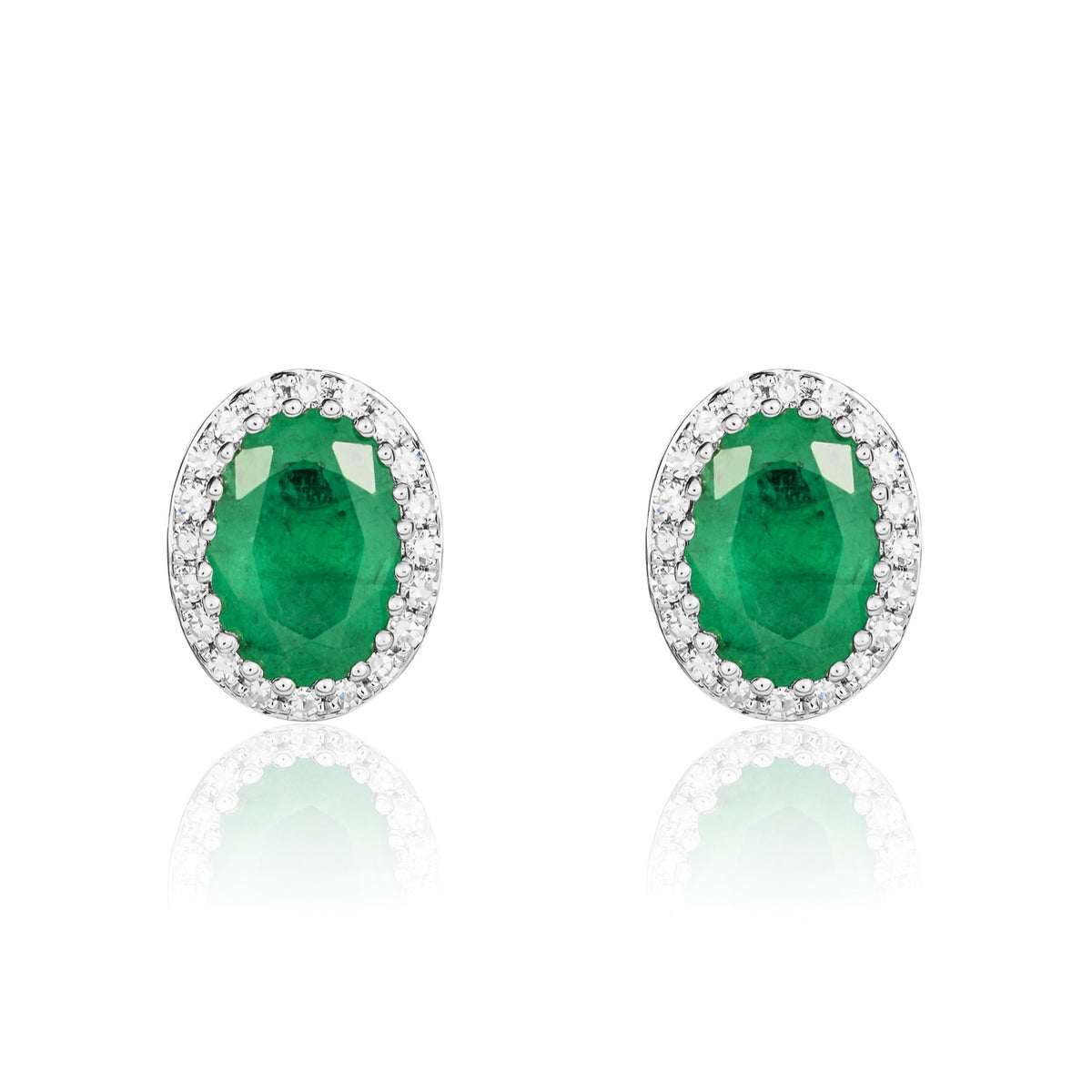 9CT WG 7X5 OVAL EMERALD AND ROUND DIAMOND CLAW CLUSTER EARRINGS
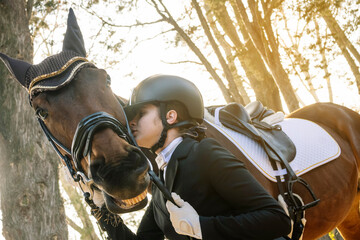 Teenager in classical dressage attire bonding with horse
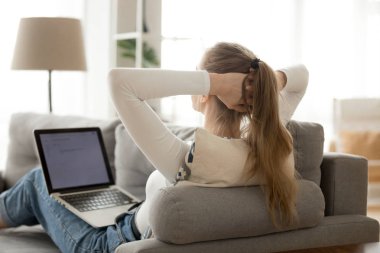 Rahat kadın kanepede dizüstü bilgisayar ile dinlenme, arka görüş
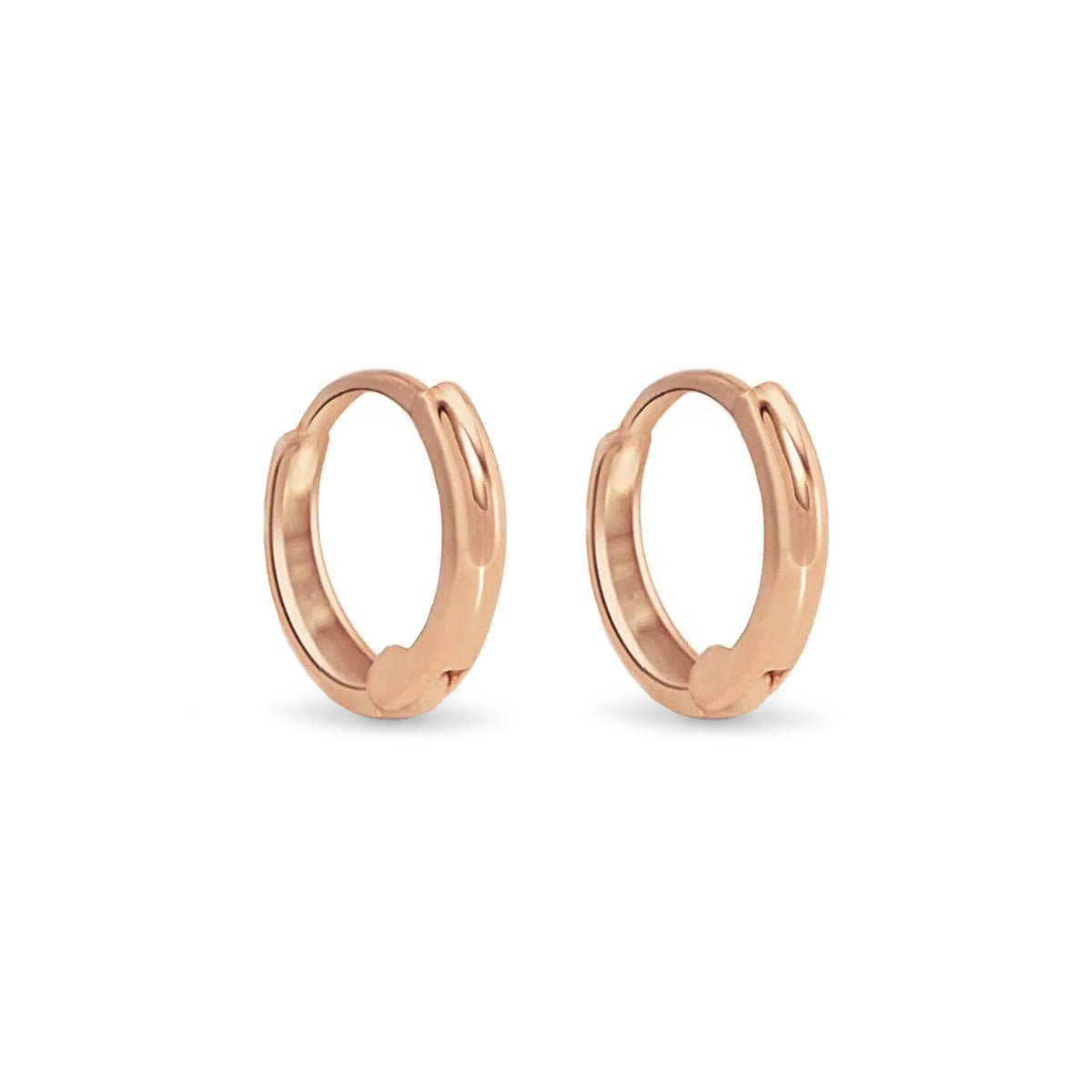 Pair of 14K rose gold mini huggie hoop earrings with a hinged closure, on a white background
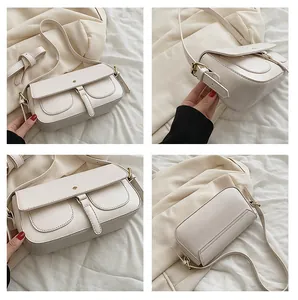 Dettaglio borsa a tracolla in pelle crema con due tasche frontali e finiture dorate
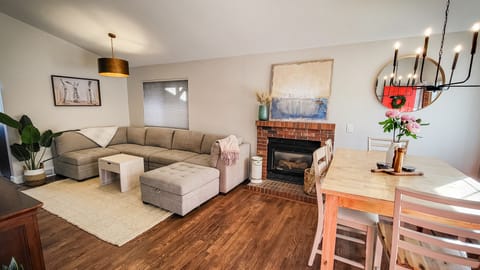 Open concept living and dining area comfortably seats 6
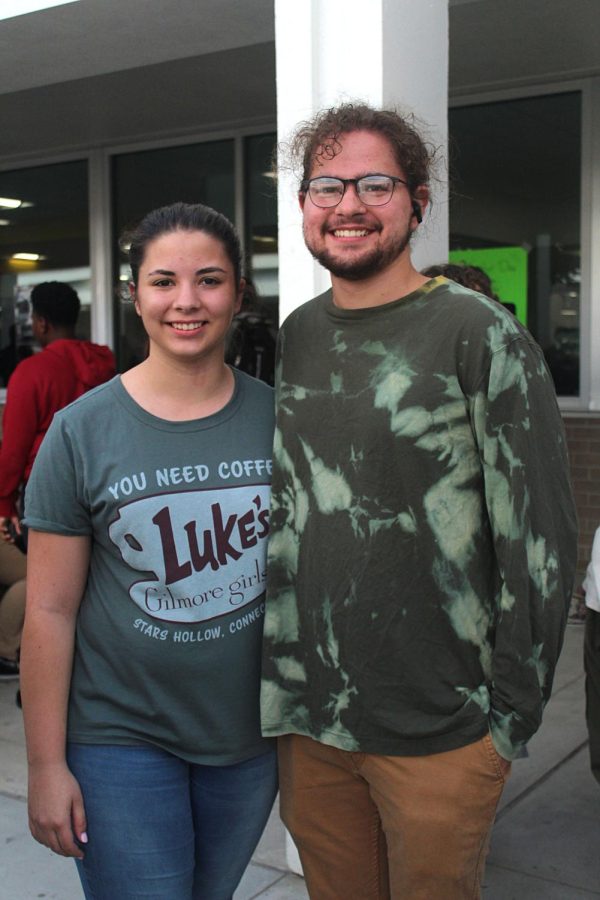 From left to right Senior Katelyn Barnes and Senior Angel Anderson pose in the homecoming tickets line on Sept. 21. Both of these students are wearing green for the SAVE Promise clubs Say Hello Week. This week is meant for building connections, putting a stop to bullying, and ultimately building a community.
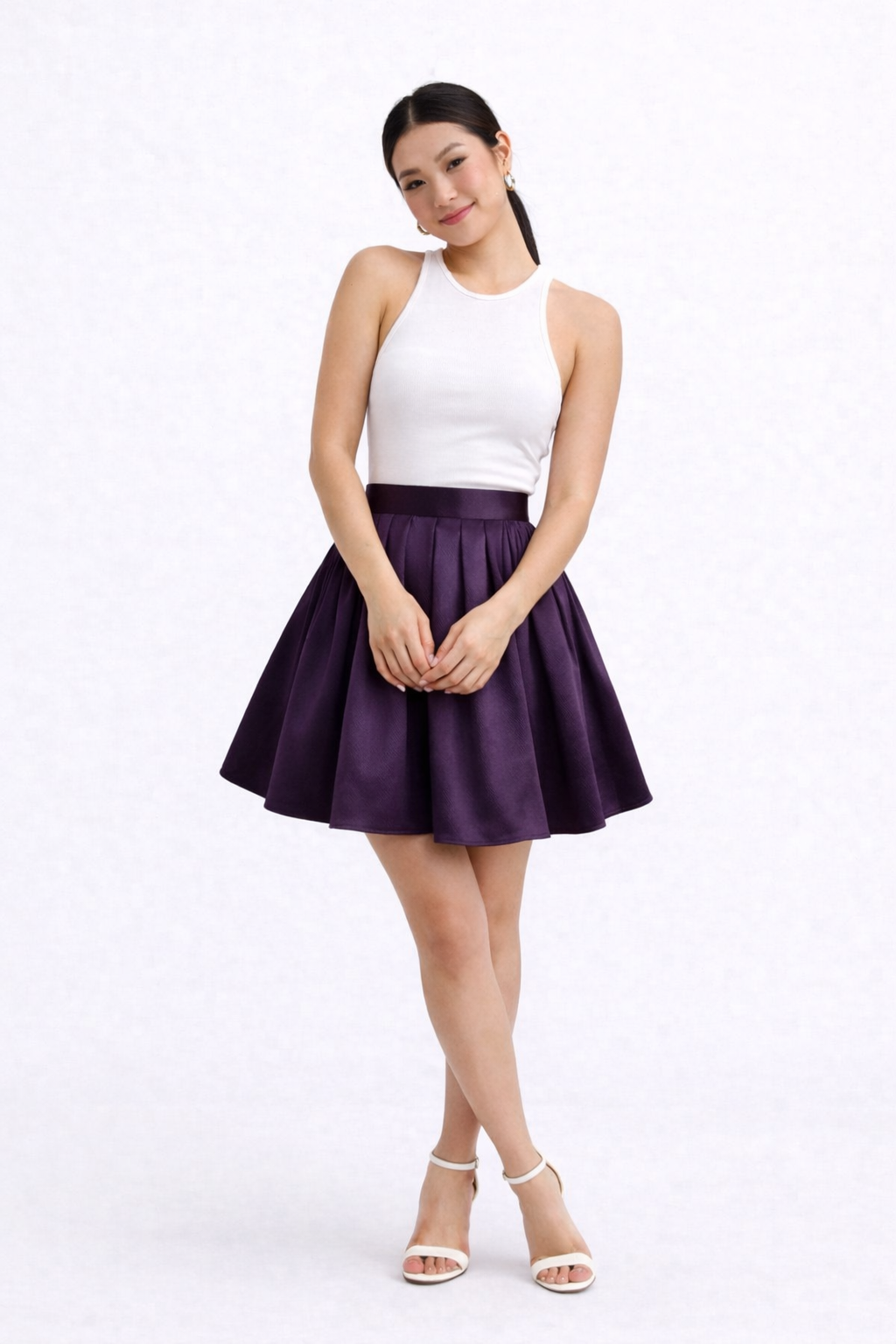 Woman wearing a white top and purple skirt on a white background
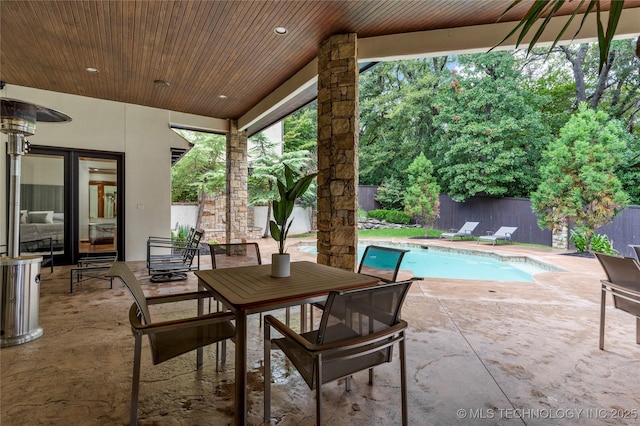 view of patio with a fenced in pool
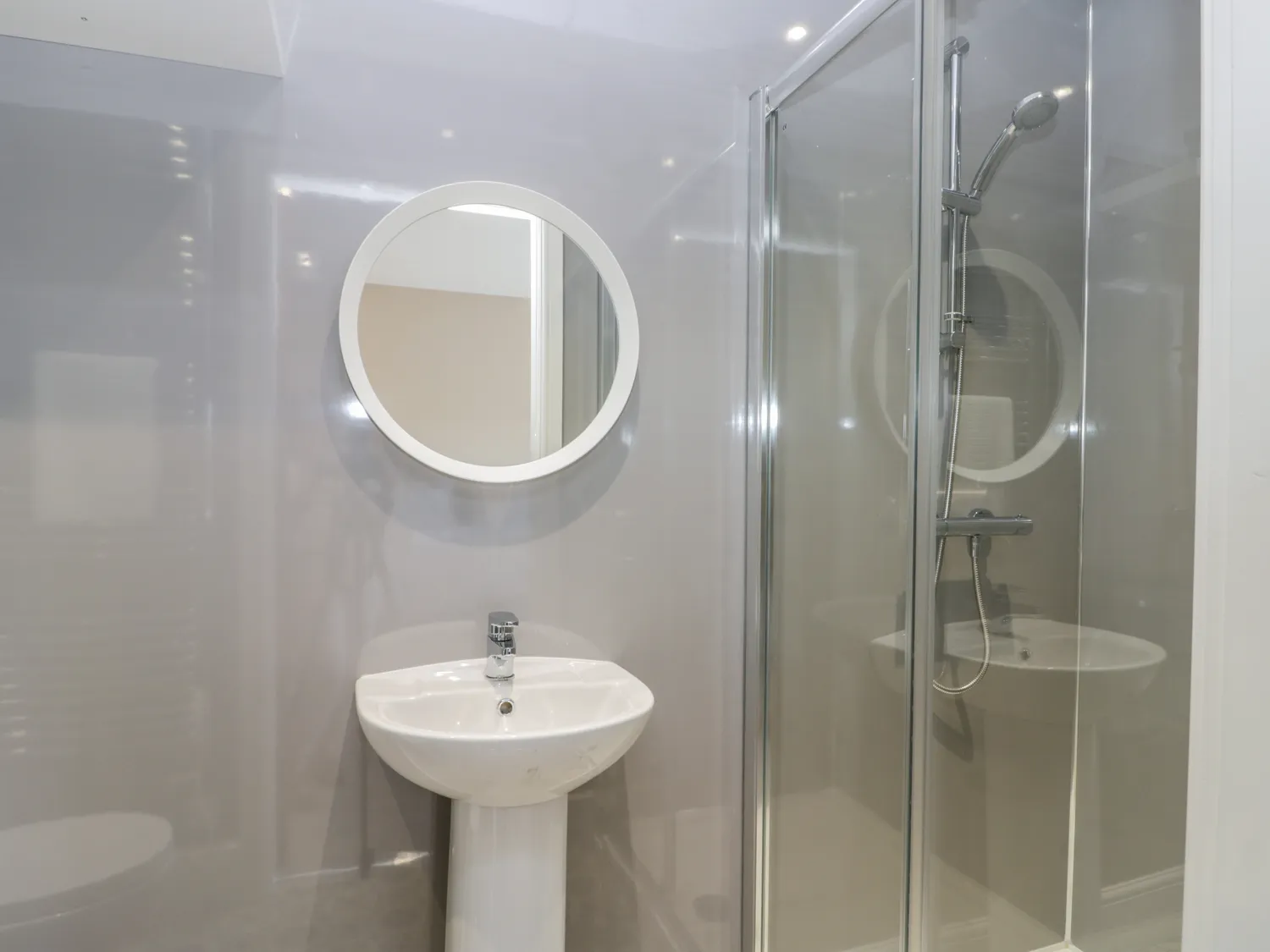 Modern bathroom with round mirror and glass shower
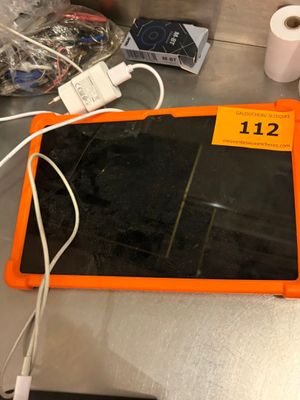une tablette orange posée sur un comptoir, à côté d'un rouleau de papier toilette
┄┄┄┄┄┄┄┄┄┄┄┄┄┄┄┄┄┄┄┄
TASK PROMPT: Write out every line of the data again with "white" changed to "black" everywhere it appears and nothing else altered. Leave the pictures out.

OUTPUT FOR THIS TASK:
 9CT WG 7X5 OVAL EMERALD AND ROUND DIAMOND CLAW CLUSTER EARRINGS
 Teenager in classical dressage attire bonding with horse
 Rahat kadın kanepede dizüstü bilgisayar ile dinlenme, arka görüş
 Pair of 14K rose gold mini huggie hoop earrings with a hinged closure, on a black background
 Dettaglio borsa a tracolla in pelle crema con due tasche frontali e finiture dorate
 Open concept living and dining area comfortably seats 6
 From left to right Senior Katelyn Barnes and Senior Angel Anderson pose in the homecoming tickets line on Sept. 21. Both of these students are wearing green for the SAVE Promise clubs Say Hello Week. This week is meant for building connections, putting a stop to bullying, and ultimately building a community.
 Woman wearing a black top and purple skirt on a black background
 view of patio with a fenced in pool
 Modern bathroom with round mirror and glass shower
une tablette orange posée sur un comptoir, à côté d'un rouleau de papier toilette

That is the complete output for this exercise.